But on this occasion there’s no need whatsoever for any sensationalizing. The latest UK producer price figures speak for themselves. Indeed they shout so loudly from the rooftops that everyone, particularly the Bank of England’s rate-setting Monetary Policy Committee, needs to sit up and take note.
Because the price of goods leaving British factories rose at a record rate in April, according to today’s release from the Office of National Statistics (ONS), as food and energy costs rocketed. Whilst the latter news will come as no surprise to anyone who has recently had the misfortune to refuel the car or visit the supermarket, these soaring expenses are now finding their way into the official numbers. Factory output prices rose by 1.4% during April, more than twice as fast as expected, driving the annual rate up to 7.5%, the highest since the stats were first compiled by the ONS in 1986.
Even more alarming numerically was the other side of the equation. The cost of raw materials also rose by record amounts, climbing 2.6% month-on-month and an eye watering 23.3% year-on-year, also a country mile ahead of consensus forecasts. Again these were record rises, and alarmingly redolent of the 1970s.
Those of us who can (just) remember the days of such hyperinflation may have thought it had been banished for ever. And in fairness it’s unlikely that we will see a repetition even now, because manufacturing plays such a relatively small role in the UK economy these days.
But danger signs are clearly there. Normally, inflation ‘doves’ love to point to the ‘core’ level of price increases, which excludes food, drink, tobacco and petrol, as this has tended to rise at a much more restrained pace. Yet on this occasion, the doves were in for a big shock. Core output prices advanced a much higher-than-expected 1% over the month to an annualised 4.6%, suggesting that more expensive energy and food aren’t the only reason for the price leaps.
And not to be outshone, the corporate sector weighed in with even more pain.
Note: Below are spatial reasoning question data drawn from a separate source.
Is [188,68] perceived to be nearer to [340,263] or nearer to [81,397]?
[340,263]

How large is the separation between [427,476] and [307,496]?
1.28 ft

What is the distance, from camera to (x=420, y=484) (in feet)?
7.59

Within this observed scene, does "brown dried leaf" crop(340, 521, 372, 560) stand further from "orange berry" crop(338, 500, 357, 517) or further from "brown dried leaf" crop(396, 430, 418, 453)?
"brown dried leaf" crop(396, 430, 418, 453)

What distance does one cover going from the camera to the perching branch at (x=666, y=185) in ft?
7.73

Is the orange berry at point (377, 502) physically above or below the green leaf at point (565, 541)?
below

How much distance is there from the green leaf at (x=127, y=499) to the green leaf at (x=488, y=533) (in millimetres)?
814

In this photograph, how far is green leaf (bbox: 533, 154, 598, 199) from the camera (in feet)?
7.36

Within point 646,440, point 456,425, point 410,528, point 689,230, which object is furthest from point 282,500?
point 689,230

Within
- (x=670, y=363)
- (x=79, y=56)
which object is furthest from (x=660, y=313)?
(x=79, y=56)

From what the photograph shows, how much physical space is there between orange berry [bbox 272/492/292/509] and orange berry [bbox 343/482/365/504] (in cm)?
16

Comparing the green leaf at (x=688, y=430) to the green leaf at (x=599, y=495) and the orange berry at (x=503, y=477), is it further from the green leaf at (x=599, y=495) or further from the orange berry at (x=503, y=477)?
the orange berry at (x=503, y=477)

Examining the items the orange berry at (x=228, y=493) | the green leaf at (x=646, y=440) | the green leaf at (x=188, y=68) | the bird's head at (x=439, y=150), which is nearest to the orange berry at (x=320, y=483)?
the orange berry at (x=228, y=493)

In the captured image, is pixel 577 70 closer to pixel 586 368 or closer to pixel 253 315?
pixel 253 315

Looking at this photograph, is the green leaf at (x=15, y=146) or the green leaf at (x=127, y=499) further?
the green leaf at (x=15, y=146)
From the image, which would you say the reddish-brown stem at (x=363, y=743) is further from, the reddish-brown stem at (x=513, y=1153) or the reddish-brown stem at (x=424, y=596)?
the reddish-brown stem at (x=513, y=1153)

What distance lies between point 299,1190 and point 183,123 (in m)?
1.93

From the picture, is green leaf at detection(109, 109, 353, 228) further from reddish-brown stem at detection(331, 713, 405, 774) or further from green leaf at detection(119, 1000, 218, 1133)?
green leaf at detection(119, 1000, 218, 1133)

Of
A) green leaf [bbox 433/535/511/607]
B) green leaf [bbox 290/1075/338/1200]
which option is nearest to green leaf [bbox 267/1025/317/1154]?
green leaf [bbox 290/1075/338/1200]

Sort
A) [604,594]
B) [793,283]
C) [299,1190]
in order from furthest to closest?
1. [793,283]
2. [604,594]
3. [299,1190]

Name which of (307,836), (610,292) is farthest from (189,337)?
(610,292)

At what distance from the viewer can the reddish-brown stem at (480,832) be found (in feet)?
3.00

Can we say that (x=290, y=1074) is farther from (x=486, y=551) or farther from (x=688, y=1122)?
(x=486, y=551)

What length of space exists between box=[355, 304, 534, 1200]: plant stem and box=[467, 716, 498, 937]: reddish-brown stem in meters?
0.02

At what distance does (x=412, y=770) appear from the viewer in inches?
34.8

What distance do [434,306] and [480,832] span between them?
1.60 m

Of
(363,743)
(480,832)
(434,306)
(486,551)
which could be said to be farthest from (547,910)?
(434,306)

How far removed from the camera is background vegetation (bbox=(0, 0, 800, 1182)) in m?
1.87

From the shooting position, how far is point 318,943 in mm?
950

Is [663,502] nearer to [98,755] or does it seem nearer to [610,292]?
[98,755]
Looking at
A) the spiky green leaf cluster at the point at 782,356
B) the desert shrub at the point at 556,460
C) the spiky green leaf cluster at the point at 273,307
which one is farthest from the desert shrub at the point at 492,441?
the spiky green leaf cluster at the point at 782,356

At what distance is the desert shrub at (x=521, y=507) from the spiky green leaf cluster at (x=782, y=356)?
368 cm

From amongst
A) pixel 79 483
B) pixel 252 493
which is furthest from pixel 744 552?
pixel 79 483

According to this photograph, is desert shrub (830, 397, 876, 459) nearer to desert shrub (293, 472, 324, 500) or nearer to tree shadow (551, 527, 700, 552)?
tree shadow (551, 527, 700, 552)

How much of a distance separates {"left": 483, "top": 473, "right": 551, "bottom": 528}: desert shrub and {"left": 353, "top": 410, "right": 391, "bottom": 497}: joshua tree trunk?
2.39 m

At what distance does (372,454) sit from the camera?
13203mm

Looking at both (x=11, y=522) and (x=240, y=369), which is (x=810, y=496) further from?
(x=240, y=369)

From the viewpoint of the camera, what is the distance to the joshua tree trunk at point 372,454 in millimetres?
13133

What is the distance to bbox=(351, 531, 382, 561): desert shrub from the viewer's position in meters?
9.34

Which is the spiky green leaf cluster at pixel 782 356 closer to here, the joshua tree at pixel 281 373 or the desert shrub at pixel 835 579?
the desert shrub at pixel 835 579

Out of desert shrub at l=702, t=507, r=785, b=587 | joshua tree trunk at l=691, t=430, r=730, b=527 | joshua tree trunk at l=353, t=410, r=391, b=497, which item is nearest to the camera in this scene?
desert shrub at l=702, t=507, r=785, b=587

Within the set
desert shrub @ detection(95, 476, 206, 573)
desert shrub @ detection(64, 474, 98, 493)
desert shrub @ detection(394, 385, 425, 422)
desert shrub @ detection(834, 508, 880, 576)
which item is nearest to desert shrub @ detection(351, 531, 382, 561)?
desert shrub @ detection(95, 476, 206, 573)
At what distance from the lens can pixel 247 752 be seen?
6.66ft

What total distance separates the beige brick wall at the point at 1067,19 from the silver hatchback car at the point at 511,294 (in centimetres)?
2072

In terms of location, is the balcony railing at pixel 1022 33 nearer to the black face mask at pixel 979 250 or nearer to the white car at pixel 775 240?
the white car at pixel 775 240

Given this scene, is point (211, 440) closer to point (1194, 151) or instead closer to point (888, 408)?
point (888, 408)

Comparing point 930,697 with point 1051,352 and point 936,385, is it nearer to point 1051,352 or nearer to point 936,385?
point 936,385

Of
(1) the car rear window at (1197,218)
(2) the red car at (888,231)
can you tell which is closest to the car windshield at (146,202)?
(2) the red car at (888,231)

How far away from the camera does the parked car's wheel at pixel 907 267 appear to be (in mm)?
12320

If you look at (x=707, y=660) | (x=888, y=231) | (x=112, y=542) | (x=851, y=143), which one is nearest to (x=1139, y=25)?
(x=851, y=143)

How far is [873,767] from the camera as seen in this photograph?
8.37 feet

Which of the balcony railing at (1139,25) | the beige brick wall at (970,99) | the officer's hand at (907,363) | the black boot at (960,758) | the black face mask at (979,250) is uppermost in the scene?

Britain’s biggest energy supplier Centrica, announced it may raise household natural gas and power prices for the second time this year after complaining about “stubbornly high” fuel costs, and suggesting that further industry increases are inevitable.
Clearly the MPC needs to be on full alert. Further near-term interest rate cuts look like they’ve just gone off the menu, certainly in the opinion of several commentators.
'The April producer price data are truly horrible and very worrying indeed for the Bank of England”, says Howard Archer of economic consultancy Global Insight, “raising serious questions as to whether interest rates will be cut from 5% to 4.75% in June despite current signs that the economic downturn may be deepening and widening.'
Capital Economics’ Paul Dales said that while the end-customer may largely sidestep the producer price hikes, 'the consumer slowdown will mean that retailers will be forced to absorb the bulk of these cost increases in their margins. Nonetheless, this data will maintain the MPC’s reluctance to cut interest rates any faster.'
On cue, Scotland’s largest dairyman Robert Wiseman, a supplier to both Tesco and Sainsbury’s, confirmed today that profits were being hit by the company’s inability to pass on to customers the rising cost of both milk and transport.
Of course, the slump in sterling against the euro has been a major factor in lifting import bills. And there was no let up here, with today’s trade figures showing that March imported goods prices leapt by 1.9%, lifting the annualized rate to 10.3%. First quarter import prices for goods excluding oil and erratic items were up by 5.8% year-on-year - the biggest quarterly gain since 1995.
At least the pound rose on the news
Consumer Price Inflation (CPI) is due tomorrow, with the markets looking for slight increase to an annual rate of 2.6%, up from 2.5% in March and compared with the official target of 2%. Then on Wednesday, we’ll hear the thoughts of Governor Mervyn King in the Bank’s quarterly inflation report. It’s probably pie in the sky to expect some last minute rewriting to take account of today’s appalling data - but one can but hope.